At this point the SDK is hooked up with the OpenTelemetry metrics and will emit them to the exporter.

A db.client.operation.duration histogram is exported, which will appear in Prometheus as db_client_operation_duration.

It has these tags: db.couchbase.service ("kv", "query", etc.) and db.operation ("upsert", "query", etc.)

Testing

For convenience, here is a simple Docker-based configuration of opentelemetry-collector and Prometheus for localhost testing of an OpenTelemetry setup.

Create file otel.yaml:

receivers:
  otlp:
    protocols:
      grpc:
        endpoint: '0.0.0.0:4317'
      http:
        endpoint: '0.0.0.0:4318'

exporters:
  debug:
    verbosity: detailed
  prometheus:
    endpoint: '0.0.0.0:10000'

service:
  pipelines:
    metrics:
      receivers: [ otlp ]
      processors: [ ]
      exporters: [ prometheus, debug ]

And file prometheus.yaml:

scrape_configs:
  - job_name: 'otel-collector'

    scrape_interval: 1s

    static_configs:
      - targets: ['otel:10000']
        labels:
          group: 'production'

Now run opentelemetry-collector and Prometheus:

docker network create shared
docker run --rm --name otel -v "${PWD}/otel.yaml:/etc/otel-local-config.yaml" -p 4317:4317 -p 10000:10000 --network shared otel/opentelemetry-collector --config /etc/otel-local-config.yaml &
docker run --rm --name prometheus -p 9090:9090  --mount type=bind,source="${PWD}/prometheus.yaml,destination=/etc/prometheus/prometheus.yml" --network shared prom/prometheus

Some things to note:

The containers are put on the same network so they can refer to each other by container name.
The app has been told to export metrics over OLTP GRPC to localhost:4317. opentelemetry-collector is listening to this.
opentelemetry-collector will store the metrics, and exposes port 10000 for Prometheus to periodically scrape.

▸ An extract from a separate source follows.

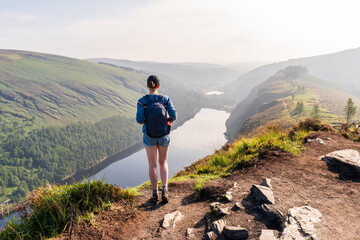 Female hiker enjoying the view from The Spinc trail over Glendalough Upper Lake on a hazy summer...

Now run the application. All being well, opentelemetry-collector should regularly log that it’s receiving the db.client.operation.duration metric, as it has been configured with a debug exporter.

And Prometheus (the UI is available on http://localhost:9090) should allow querying for db_client_operation_duration. (Though a real deployment will generally use another tool, such as Grafana, for visualisation.)

If this fails, check http://localhost:9090/api/v1/targets to see if Prometheus is unable to contact opentelemetry-collector.